### Tarea
Prosigue el texto sobre los calendarios a partir de su última oración.

### Fragmento de la página
-=-=-=-=-
CALENDARIOS

 

 

“Ante un nuevo Año, cuando anotamos lo que previsiblemente puede ocurrir en el futuro,  recordamos estas palabras del inglés J. B. Priestley  en “El hombre y el tiempo”: Los hombres supieron en qué mes estaban antes de saber la hora que era . Hubo calendarios antes de que hubiese relojes. Las primeras comunidades de Mesopotamia tenían sus propios calendarios, allá por el tercer milenio antes de Jesucristo. Fue el principio  de una larga lucha para ordenar las un tanto desordenadas unidades naturales de medida del tiempo. Tarde o temprano, los hacedores de calendarios tenían que incorporar una unidad de tiempo extra, con objeto de mantener en orden el calendario. Los diversos Estados de la Grecia antigua tenían sus propios calendarios, y el que mejor conocemos, el ateniense, presentaba un año lunar de trescientos cincuenta y cuatro días.
-=-=-=-=-
### Datos proporcionados

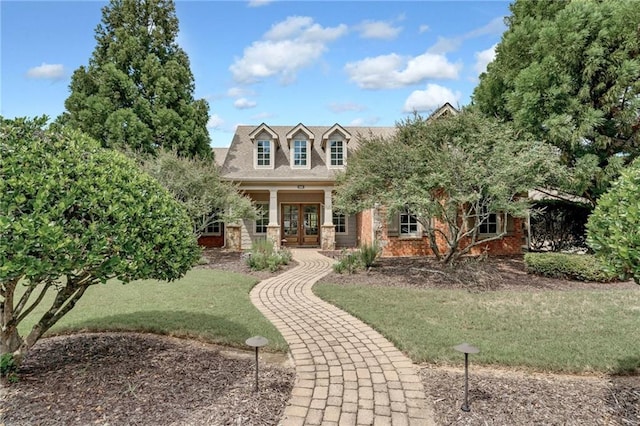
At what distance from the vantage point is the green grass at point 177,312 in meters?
5.44

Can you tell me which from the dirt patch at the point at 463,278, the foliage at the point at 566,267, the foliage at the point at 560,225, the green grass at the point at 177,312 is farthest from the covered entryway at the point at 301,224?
the foliage at the point at 566,267

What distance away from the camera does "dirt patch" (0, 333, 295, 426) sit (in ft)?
10.3

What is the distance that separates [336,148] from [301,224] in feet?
14.9

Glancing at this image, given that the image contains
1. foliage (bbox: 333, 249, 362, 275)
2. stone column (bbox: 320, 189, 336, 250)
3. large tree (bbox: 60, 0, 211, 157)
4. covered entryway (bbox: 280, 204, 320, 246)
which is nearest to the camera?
foliage (bbox: 333, 249, 362, 275)

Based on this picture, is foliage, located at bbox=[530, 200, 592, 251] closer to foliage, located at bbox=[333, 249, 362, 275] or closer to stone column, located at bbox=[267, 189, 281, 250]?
foliage, located at bbox=[333, 249, 362, 275]

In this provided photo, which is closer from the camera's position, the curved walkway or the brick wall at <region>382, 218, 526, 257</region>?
the curved walkway

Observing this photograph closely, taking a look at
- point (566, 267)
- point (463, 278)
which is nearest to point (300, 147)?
point (463, 278)

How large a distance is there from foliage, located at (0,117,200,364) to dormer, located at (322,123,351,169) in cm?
1403

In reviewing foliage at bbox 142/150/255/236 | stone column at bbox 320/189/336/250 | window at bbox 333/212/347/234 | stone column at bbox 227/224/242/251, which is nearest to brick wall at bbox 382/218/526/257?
stone column at bbox 320/189/336/250

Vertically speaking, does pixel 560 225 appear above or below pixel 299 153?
below

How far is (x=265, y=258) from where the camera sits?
11.3 m

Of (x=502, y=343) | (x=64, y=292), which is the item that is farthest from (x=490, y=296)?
(x=64, y=292)

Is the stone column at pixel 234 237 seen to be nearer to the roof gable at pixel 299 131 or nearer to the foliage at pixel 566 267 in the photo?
the roof gable at pixel 299 131

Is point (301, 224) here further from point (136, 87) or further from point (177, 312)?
point (177, 312)
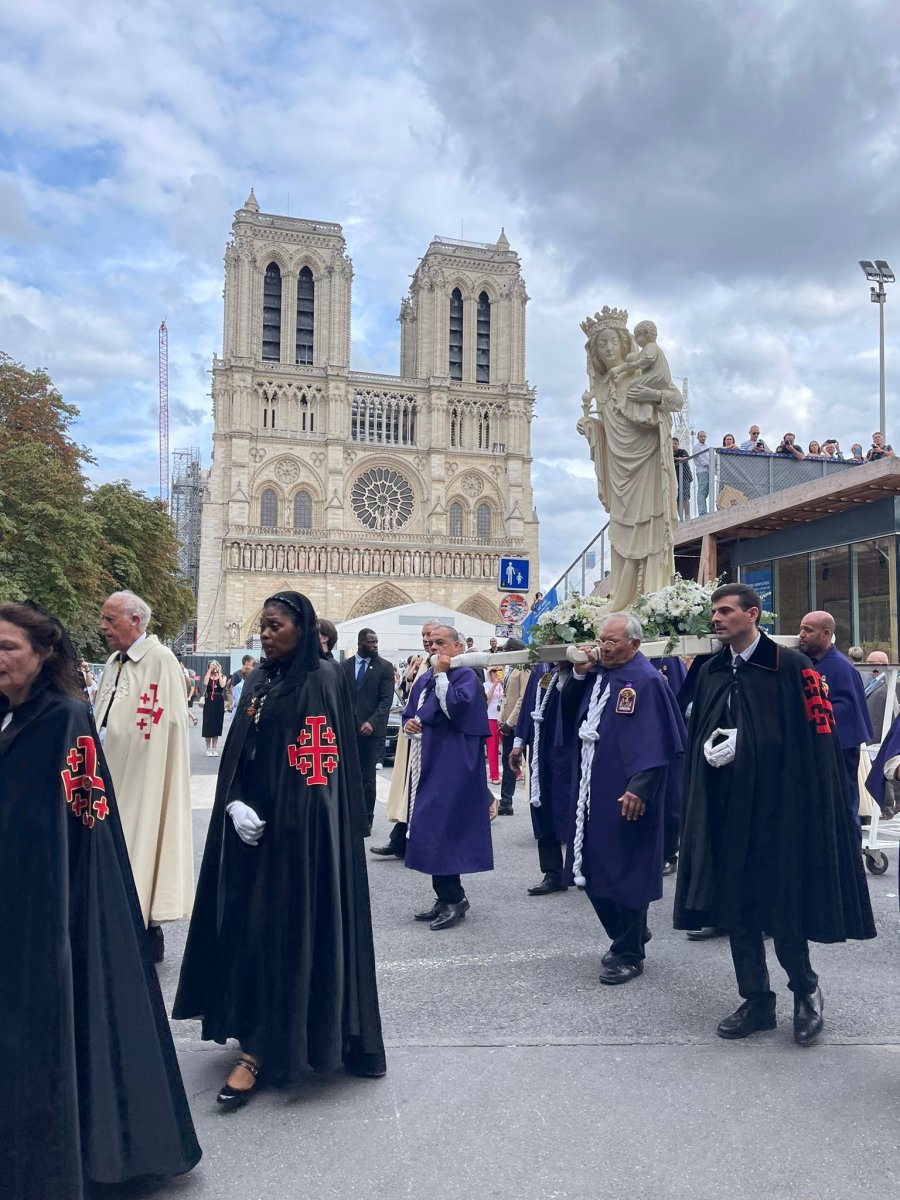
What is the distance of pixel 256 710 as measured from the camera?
363 centimetres

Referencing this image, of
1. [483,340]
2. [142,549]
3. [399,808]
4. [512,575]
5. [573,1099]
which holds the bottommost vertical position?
[573,1099]

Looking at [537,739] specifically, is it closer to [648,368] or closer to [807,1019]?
[807,1019]

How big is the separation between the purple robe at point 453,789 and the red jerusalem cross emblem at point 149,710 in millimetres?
1820

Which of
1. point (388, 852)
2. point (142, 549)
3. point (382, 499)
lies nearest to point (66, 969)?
point (388, 852)

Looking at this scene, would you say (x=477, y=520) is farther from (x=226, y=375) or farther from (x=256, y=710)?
(x=256, y=710)

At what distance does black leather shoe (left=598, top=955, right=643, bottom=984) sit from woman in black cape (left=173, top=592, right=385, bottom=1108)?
1.59 meters

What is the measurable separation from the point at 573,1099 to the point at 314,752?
155 centimetres

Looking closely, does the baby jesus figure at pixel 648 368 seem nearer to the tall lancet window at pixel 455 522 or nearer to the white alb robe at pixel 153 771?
the white alb robe at pixel 153 771

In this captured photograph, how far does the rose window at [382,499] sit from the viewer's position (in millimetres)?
67625

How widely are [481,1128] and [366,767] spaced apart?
5.75m

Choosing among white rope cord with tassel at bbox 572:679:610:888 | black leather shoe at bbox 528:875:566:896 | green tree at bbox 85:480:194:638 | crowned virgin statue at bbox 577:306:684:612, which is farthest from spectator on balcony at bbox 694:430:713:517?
green tree at bbox 85:480:194:638

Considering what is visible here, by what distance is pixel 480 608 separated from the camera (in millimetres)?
68250

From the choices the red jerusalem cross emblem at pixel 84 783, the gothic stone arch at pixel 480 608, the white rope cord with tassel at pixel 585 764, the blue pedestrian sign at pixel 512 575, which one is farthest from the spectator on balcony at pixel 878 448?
the gothic stone arch at pixel 480 608

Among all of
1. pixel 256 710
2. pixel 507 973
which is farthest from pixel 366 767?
pixel 256 710
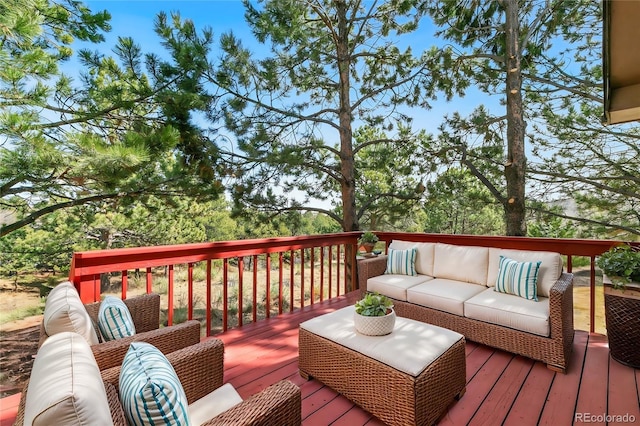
-=-=-=-=-
### Respuesta
La división del día en veinticuatro partes, todas ellas de igual duración a lo largo del año, nos parece ahora inevitable. En las civilizaciones primitivas, sin embargo, las horas no eran de una duración constante. Ya en el siglo lV antes de Cristo los chinos habían establecido un sistema de doce ‘horas dobles’ iguales, mientras los japoneses continuaron utilizando horas variables hasta el siglo XlX. Y el “día” mismo empezaba a diferentes horas entre los diferentes pueblos.

 

La “semana” fue siempre una división del tiempo puramente arbitraria ( excepto, quizá, entre los judíos, con su observancia religiosa). Otros pueblos consideraron simplemente  conveniente  disponer de un período de tiempo entre el día y el mes. Nuestra semana  de siete días debe algo a los judíos. Creo recordar —nos sigue diciendo Priestley — que una vez H. G. Wells arguyó que si nuestra semana  fuese más larga — pongamos diez u once días, incluyendo un fin de semana de tres o cuatro días —, muchos de nosotros  trabajaríamos y jugaríamos mejor. Esto pudiera no agradar a personas que tienen que realizar un trabajo desagradable o monótono, pero probablemente es cierto que muchísimas personas cuyo trabajo es importante para ellas, personas que no están meramente ganándose la vida, sino que aportan  cierto gusto creador a su labor, se sientan un tanto constreñidas entre un lunes que se inicia perezosamente y un viernes que se corona con apresuramiento. Se sentirían más felices si, tras un periodo más largo y fructífero de entrega a su labor, disfrutasen de un fin de semana más amplió para relajarse y distraerse.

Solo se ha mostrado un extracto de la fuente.